BUREAU DES MUSIQUES ACTUELLES

Paris, le 29 juin 2000 - Le Bureau des musiques actuelles, c'est un peu la voix de la France outre-Manche. Et pas n'importe quelle voix ; exit la variété bien de chez nous qui ne recevrait que trop peu d'échos chez nos voisins anglais. Ce qu'ils aiment, c'est notre French Touch électronique, c'est la France multiculturelle et multicolore, la France de l'Afrique noire et du Maghreb, la France bretonnante, la France du rap, du raï, du jazz, du m'balax. Ah, c'est ça la France?! Rencontre avec Marie-Agnès Beau qui dirige le Bureau depuis sa création, il y a maintenant un an.

Londres sous influence française

Paris, le 29 juin 2000 - Le Bureau des musiques actuelles, c'est un peu la voix de la France outre-Manche.
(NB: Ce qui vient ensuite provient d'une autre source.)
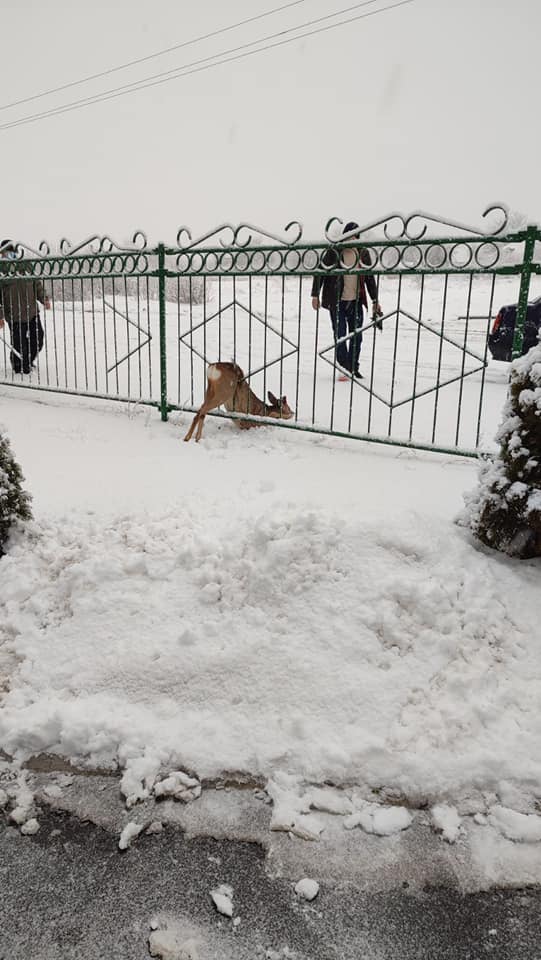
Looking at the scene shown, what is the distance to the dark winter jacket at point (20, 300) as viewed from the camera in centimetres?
851

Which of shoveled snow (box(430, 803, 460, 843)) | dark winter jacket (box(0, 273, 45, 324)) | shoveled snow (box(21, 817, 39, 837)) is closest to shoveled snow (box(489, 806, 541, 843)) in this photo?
shoveled snow (box(430, 803, 460, 843))

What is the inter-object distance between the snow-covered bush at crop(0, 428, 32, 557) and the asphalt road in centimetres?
188

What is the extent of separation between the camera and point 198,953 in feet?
5.46

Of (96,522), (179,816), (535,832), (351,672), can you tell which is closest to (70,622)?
(96,522)

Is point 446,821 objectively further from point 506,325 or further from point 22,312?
point 506,325

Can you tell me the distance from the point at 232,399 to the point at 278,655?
11.4 ft

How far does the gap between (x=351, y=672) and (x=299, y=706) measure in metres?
0.27

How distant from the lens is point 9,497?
3.59m

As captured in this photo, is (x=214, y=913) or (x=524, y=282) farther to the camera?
(x=524, y=282)

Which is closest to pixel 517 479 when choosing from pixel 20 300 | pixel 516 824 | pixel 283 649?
pixel 283 649

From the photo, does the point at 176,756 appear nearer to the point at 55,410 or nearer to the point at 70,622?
the point at 70,622

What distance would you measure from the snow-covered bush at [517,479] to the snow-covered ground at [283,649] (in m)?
0.13

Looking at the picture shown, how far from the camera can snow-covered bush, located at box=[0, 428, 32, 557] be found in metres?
3.54

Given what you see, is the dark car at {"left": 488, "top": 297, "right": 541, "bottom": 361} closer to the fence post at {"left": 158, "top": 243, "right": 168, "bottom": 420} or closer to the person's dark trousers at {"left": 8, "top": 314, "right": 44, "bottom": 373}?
the fence post at {"left": 158, "top": 243, "right": 168, "bottom": 420}
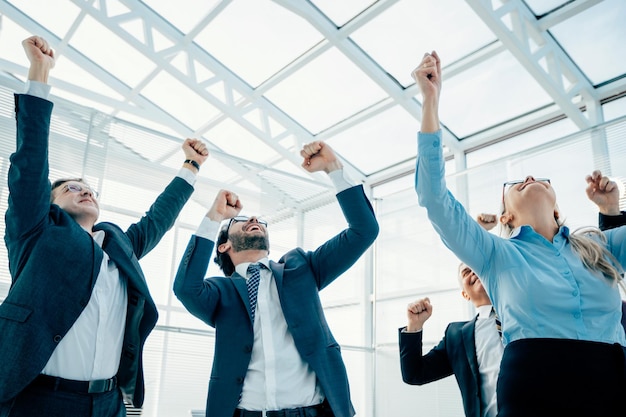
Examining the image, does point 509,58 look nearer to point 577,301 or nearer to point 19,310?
point 577,301

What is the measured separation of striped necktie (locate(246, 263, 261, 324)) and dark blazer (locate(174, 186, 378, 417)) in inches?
0.8

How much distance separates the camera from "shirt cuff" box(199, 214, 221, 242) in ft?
6.56

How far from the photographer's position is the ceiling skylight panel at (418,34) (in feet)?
15.7

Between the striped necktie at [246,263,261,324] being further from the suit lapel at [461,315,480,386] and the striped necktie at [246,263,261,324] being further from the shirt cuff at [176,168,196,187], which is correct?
the suit lapel at [461,315,480,386]

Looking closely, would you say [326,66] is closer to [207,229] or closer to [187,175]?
[187,175]

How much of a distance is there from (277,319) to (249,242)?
405mm

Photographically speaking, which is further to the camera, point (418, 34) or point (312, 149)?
point (418, 34)

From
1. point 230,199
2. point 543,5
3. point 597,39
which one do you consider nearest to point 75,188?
point 230,199

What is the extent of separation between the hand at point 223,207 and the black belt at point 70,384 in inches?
26.5

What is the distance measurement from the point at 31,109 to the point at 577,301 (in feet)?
5.09

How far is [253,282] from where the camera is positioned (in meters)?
2.10

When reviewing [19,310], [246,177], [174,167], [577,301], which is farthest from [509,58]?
[19,310]

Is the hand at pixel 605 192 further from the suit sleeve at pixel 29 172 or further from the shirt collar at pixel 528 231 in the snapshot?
the suit sleeve at pixel 29 172

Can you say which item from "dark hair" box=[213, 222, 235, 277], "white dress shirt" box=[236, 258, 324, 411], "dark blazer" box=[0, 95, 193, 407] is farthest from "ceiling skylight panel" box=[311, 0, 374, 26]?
"dark blazer" box=[0, 95, 193, 407]
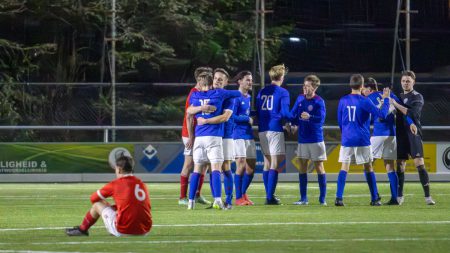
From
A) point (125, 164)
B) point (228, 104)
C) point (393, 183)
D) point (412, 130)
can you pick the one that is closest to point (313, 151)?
point (393, 183)

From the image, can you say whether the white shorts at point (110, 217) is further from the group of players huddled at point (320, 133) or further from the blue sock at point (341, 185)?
the blue sock at point (341, 185)

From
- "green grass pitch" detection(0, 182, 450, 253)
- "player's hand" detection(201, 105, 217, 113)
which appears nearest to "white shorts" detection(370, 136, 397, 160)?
"green grass pitch" detection(0, 182, 450, 253)

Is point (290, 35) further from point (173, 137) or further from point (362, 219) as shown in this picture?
point (362, 219)

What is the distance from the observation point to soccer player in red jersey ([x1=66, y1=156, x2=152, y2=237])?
1211 cm

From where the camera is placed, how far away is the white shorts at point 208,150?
17172 mm

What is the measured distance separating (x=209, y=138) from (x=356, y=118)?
2.74 meters

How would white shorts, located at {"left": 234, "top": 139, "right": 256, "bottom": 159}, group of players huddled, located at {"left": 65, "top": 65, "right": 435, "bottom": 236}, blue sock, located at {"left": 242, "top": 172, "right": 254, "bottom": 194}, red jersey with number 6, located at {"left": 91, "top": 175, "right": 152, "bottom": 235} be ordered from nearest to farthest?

Et pas n'importe quelle voix ; exit la variété bien de chez nous qui ne recevrait que trop peu d'échos chez nos voisins anglais. Ce qu'ils aiment, c'est notre French Touch électronique, c'est la France multiculturelle et multicolore, la France de l'Afrique noire et du Maghreb, la France bretonnante, la France du rap, du raï, du jazz, du m'balax. Ah, c'est ça la France?! Rencontre avec Marie-Agnès Beau qui dirige le Bureau depuis sa création, il y a maintenant un an.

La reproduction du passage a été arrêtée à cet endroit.